AIM: In all of the material, replace "detector" with "classifier" and leave everything else as it is.

THE RECORDS:
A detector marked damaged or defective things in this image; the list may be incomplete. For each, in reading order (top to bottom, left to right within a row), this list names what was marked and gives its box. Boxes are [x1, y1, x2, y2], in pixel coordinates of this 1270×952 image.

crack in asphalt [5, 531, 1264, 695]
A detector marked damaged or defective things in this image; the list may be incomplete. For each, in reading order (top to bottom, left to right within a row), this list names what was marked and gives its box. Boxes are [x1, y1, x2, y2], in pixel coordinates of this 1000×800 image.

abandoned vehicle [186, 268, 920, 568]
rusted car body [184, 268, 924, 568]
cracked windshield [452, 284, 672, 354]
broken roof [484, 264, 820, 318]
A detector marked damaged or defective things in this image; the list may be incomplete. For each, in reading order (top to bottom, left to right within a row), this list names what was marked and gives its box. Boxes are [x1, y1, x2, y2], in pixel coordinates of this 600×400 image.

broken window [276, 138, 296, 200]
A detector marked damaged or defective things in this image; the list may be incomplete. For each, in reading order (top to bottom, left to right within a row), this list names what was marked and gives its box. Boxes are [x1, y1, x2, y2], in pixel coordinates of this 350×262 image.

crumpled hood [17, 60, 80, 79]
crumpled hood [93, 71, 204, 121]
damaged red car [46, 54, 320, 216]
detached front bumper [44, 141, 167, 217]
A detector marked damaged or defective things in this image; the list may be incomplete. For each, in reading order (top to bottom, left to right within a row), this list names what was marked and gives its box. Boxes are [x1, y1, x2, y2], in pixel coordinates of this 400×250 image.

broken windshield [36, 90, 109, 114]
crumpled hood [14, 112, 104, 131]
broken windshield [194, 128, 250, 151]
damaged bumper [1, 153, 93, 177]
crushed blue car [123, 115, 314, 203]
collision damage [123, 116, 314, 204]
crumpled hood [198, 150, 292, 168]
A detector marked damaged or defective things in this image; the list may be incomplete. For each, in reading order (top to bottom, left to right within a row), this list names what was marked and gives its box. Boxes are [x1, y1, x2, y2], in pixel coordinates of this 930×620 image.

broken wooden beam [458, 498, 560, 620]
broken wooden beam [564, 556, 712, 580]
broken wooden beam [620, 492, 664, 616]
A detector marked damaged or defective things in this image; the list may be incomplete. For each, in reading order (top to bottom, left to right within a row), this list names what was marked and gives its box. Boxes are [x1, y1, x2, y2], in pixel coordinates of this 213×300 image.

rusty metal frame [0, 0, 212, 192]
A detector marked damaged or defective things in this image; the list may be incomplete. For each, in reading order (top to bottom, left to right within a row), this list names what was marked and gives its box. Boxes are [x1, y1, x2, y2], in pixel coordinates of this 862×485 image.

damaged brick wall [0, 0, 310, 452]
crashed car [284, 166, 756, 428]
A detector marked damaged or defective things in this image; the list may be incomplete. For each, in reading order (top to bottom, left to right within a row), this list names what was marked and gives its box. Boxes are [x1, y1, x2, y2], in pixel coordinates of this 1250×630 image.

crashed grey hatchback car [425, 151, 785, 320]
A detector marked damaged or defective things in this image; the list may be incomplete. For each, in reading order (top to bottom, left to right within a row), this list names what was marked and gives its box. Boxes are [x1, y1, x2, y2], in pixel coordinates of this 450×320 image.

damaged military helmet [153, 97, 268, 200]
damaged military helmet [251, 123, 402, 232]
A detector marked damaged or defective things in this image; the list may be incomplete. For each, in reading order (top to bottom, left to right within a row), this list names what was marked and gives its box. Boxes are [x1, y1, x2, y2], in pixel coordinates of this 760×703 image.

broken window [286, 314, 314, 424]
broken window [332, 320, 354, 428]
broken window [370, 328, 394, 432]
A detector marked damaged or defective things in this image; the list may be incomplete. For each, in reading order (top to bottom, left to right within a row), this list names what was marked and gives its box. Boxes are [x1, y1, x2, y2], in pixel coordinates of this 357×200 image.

RESULT BELOW:
A classifier marked damaged or defective things in this image; the list may be incomplete. For each, in reading order (top to bottom, left to right within a row), this list names what was marked and gives its box. Boxes are [x1, y1, x2, y2], in pixel coordinates of this 1270×952 image.

crack in asphalt [5, 531, 1264, 695]
A classifier marked damaged or defective things in this image; the list may be incomplete. For each, in reading order (top to bottom, left to right within a row), this list names what was marked and gives its box. Boxes are [x1, y1, x2, y2], in pixel coordinates of this 1000×800 image.

abandoned vehicle [186, 268, 920, 568]
rusted car body [184, 268, 924, 568]
cracked windshield [452, 284, 672, 354]
broken roof [484, 264, 820, 318]
A classifier marked damaged or defective things in this image; the list may be incomplete. For each, in reading order (top to bottom, left to right within a row), this list names what was marked and gives its box. Boxes are [x1, y1, x2, y2], in pixel coordinates of this 600×400 image.

broken window [276, 138, 296, 200]
A classifier marked damaged or defective things in this image; the list may be incomplete. For each, in reading order (top to bottom, left to right within a row), this list names what was marked and gives its box. Boxes are [x1, y1, x2, y2], in pixel coordinates of this 350×262 image.

crumpled hood [17, 60, 80, 79]
crumpled hood [93, 71, 204, 121]
damaged red car [46, 54, 320, 216]
detached front bumper [44, 141, 167, 217]
A classifier marked damaged or defective things in this image; the list may be incomplete. For each, in reading order (top to bottom, left to right within a row), this list names what was marked and gives its box. Boxes are [x1, y1, x2, y2], in pixel coordinates of this 400×250 image.

broken windshield [36, 90, 109, 114]
crumpled hood [14, 112, 104, 131]
broken windshield [194, 128, 250, 151]
damaged bumper [1, 153, 93, 177]
crushed blue car [123, 115, 314, 203]
collision damage [123, 116, 314, 204]
crumpled hood [198, 150, 292, 168]
A classifier marked damaged or defective things in this image; the list may be incomplete. For each, in reading order (top to bottom, left to right within a row), this list names what was marked and gives its box. Boxes are [x1, y1, x2, y2], in pixel coordinates of this 930×620 image.

broken wooden beam [458, 498, 560, 620]
broken wooden beam [564, 556, 712, 580]
broken wooden beam [620, 492, 664, 616]
A classifier marked damaged or defective things in this image; the list may be incomplete. For each, in reading order (top to bottom, left to right within a row), this list names what was marked and gives its box. Boxes are [x1, y1, x2, y2], in pixel coordinates of this 213×300 image.

rusty metal frame [0, 0, 212, 192]
A classifier marked damaged or defective things in this image; the list may be incomplete. For each, in reading order (top to bottom, left to right within a row), this list names what was marked and gives its box. Boxes are [x1, y1, x2, y2], in pixel coordinates of this 862×485 image.

damaged brick wall [0, 0, 310, 452]
crashed car [284, 166, 756, 428]
A classifier marked damaged or defective things in this image; the list may be incomplete. For each, in reading order (top to bottom, left to right within a row), this list names what was marked and gives its box. Boxes are [x1, y1, x2, y2], in pixel coordinates of this 1250×630 image.

crashed grey hatchback car [425, 151, 785, 320]
A classifier marked damaged or defective things in this image; the list may be incomplete. For each, in reading order (top to bottom, left to right within a row), this list names what was marked and gives its box. Boxes are [x1, y1, x2, y2], in pixel coordinates of this 450×320 image.

damaged military helmet [153, 97, 268, 200]
damaged military helmet [251, 123, 402, 232]
A classifier marked damaged or defective things in this image; the list may be incomplete. For each, in reading order (top to bottom, left to right within a row), this list names what was marked and gives its box. Boxes are [x1, y1, x2, y2], in pixel coordinates of this 760×703 image.

broken window [286, 314, 314, 424]
broken window [332, 320, 354, 428]
broken window [370, 328, 394, 432]
A classifier marked damaged or defective things in this image; the list may be incomplete. For each, in reading order (top to bottom, left to right within a row), this list names what was marked and gives its box. Boxes are [x1, y1, x2, y2], in pixel coordinates of this 357×200 image.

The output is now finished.